待做题目:
1 - 根据下面的Airflow安装教程回答以下问题:
(a) 教程使用的是哪种Executor?
(b) DAG脚本中定义的dag_id是什么?
(c) 重试时间间隔设置为多少?
2 - 下面的Airflow安装教程中有一句"DAG脚本5m_001.py放到airflow安装目录下的example_dags文件夹下",这句话译成英文该怎么说?
3 - 以下说法与下面的Airflow安装教程是否相符?请逐条回答"是"或"否",并引用教程中起决定作用的原文。
(a) dag_id可以与其他DAG重复。
(b) 作业报错后的重试次数只能在全局参数中定义。
(c) 调度间隔的具体设置可以参考crontab用法。
=== 阅读文本 ===
使用的是CeleryExecutor,需要顺序执行三个进程

airflow webserver
#如下是以守护进程启动
#airflow webserver -D

Apache Airflow安装

airflow scheduler
#airflow scheduler -D

Apache Airflow安装

airflow worker
#如下是以守护进程启动
#airflow worker -D

Apache Airflow安装
如上所示则成功启动Airflow,查看Airflow调度页面
Apache Airflow安装
下面测试Airflow调度功能。

9)测试Airflow调度功能,Airflow应用实例

准备一个Python脚本

vim airflow_test.py
print("hi~你好~")

通过Airflow的DAG脚本5m_001.py,定时调用airflow_test.py脚本

vim 5m_001.py
#-*- coding=utf-8 -*-
### 导入相关模块(默认即可)
import airflow
from airflow.models import DAG
from datetime import datetime, timedelta
from airflow.operators import  DummyOperator, BashOperator

### 定义默认全局参数
args = {
    'owner': 'aps', ##定义dag所有者,用作web显示
    #'start_date': datetime(2018, 4, 10, 20, 25), ##设置绝对时间,从具体某一天开始
    'start_date': airflow.utils.dates.days_ago(0),##设置相对时间,当前时间-1
    #'email': ['aaa@qq.com', 'aaa@qq.com', 'aaa@qq.com', 'aaa@qq.com','aaa@qq.com'],##airflow邮件发送接收人
    'email_on_failure': True,##发送条件
    'email_on_retry': False,##发送条件
    'depends_on_past': False,##是否依赖上一次
    #'wait_for_downstream': True,##是否等待依赖
    #'trigger_rule': u'all_success',##触发规则
    #'priority_weight': 2,##优先级
    'retries': 0, ##当作业报错后重试次数(可以单独定义到task中)
    'retry_delay': timedelta(minutes=1) ##重试时间间隔
}


### 定义全局DAG信息
dag = DAG(
    dag_id='5m_001',##定义dag_id,必须唯一,建议与文件名保持一致
    default_args=args,
    schedule_interval='* * * * *' ##调度间隔,具体设置参考crontab用法
    )


########################################################## APS ##########################################################

test = BashOperator(
    task_id = 'test',
    bash_command = 'python3 /moudle/data/airflow_test.py',
     #bash_command = 'sleep 1',
    dag = dag)


#update123.set_upstream(t_staging_optical_quality_raw_data)

DAG脚本5m_001.py放到airflow安装目录下的example_dags文件夹下

ls /moudle/apache-airflow/lib/python3.6/site-packages/airflow/example_dags/

Apache Airflow安装
查看DAG5m_001运行情况
Apache Airflow安装
查看任务日志
Apache Airflow安装
查看DAG代码
Apache Airflow安装
至此完成Apache Airflow安装。
=== 数据展示 ===
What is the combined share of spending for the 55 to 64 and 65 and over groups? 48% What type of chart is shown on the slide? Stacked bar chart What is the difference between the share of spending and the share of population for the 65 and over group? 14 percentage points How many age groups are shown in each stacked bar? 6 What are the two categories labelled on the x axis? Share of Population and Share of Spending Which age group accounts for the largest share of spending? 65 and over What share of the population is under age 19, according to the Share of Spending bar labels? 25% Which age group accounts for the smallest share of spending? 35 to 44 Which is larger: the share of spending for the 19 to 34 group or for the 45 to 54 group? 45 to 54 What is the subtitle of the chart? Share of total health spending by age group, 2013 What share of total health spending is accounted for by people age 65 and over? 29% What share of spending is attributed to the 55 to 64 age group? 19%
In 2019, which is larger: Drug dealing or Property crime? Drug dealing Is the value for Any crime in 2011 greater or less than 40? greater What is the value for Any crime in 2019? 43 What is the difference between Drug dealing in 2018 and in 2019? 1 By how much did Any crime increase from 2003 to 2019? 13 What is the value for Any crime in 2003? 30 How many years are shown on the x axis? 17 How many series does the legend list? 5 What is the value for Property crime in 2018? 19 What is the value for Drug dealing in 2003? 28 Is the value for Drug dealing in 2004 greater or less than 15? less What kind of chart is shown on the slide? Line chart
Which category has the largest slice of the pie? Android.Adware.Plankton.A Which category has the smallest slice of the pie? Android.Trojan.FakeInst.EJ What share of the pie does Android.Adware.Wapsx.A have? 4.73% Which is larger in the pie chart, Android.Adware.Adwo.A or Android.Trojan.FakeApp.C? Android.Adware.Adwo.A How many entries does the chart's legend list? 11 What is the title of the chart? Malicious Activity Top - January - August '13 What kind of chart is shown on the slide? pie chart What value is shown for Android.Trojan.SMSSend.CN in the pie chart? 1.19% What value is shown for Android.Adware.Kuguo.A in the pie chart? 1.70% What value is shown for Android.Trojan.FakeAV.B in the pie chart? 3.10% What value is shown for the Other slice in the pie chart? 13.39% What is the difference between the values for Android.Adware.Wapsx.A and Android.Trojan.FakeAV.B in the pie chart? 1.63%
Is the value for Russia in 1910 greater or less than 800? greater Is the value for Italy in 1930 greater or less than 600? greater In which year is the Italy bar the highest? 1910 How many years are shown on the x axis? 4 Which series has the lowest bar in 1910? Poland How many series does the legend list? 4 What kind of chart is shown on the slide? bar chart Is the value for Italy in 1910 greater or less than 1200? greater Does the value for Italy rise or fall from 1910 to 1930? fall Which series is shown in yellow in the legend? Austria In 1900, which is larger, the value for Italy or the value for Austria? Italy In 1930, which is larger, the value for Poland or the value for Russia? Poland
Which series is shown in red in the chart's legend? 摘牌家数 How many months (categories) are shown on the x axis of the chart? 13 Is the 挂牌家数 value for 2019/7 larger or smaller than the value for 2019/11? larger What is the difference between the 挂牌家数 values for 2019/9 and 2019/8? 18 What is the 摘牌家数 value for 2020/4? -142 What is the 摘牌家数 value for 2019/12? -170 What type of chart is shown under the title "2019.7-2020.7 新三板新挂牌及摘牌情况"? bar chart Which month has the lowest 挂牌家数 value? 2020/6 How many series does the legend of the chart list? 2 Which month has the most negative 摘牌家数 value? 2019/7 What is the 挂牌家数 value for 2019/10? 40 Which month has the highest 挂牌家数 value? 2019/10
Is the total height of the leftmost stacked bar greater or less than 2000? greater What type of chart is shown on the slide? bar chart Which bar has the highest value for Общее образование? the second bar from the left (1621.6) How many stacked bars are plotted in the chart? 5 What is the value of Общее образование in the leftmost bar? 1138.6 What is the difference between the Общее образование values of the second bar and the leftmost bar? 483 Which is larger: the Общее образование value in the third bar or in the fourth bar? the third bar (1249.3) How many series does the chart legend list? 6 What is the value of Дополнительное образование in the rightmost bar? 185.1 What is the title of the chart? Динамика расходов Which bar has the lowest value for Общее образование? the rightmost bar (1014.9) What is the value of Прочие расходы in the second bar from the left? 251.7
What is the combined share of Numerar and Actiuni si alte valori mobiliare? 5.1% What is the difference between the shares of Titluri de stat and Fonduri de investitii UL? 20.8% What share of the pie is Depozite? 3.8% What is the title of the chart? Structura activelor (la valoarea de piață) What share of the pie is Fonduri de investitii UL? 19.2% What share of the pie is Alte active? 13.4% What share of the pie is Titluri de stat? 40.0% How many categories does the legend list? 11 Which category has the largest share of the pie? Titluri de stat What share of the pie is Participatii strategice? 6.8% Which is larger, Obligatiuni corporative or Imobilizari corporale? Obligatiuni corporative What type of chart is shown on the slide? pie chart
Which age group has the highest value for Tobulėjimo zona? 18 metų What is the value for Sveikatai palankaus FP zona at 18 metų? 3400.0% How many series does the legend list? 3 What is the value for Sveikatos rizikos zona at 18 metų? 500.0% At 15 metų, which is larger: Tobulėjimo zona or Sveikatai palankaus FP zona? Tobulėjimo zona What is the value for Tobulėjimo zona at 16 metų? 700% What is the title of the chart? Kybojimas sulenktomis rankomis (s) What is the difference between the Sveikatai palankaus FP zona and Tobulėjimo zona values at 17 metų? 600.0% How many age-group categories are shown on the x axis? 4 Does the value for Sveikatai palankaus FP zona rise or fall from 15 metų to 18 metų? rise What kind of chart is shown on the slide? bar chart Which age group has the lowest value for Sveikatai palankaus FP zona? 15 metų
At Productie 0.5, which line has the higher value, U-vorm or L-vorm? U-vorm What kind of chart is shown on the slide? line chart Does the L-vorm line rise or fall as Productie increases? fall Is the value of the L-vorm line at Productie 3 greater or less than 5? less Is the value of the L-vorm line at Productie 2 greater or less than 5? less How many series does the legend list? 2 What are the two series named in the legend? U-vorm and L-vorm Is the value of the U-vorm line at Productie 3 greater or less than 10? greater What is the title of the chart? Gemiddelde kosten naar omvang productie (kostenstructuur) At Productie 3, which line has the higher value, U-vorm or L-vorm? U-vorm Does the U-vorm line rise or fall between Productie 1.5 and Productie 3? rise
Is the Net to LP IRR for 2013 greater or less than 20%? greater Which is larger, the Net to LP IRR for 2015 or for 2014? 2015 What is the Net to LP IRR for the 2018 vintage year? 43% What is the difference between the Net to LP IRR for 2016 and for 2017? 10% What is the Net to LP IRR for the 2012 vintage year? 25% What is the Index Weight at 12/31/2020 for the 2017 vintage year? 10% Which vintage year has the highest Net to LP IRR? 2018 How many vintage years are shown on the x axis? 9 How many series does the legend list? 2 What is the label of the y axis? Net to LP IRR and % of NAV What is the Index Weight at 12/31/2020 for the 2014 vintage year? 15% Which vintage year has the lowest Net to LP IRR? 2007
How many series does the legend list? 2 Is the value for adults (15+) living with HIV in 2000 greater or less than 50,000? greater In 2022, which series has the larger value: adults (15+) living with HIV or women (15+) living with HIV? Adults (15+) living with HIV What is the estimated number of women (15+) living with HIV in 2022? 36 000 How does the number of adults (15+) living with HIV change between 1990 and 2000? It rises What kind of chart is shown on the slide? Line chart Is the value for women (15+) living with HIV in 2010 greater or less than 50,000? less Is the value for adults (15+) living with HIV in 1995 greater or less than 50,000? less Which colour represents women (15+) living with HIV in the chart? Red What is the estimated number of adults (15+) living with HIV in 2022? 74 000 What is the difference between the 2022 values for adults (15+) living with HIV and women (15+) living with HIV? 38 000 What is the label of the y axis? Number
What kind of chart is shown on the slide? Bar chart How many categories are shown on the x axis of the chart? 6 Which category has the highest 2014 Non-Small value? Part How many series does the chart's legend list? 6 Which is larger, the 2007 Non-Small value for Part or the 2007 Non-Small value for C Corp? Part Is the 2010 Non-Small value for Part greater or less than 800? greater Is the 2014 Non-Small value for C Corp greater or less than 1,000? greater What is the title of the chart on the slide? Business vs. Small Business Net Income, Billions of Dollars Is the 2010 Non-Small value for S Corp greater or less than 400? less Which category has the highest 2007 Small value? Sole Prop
===
参考答案:
1 -
(a) CeleryExecutor
(b) 5m_001
(c) 1分钟

2 - Place the DAG script 5m_001.py in the example_dags folder under the Airflow installation directory.

3 -
(a) 否。"必须唯一"
(b) 否。"可以单独定义到task中"
(c) 是。"具体设置参考crontab用法"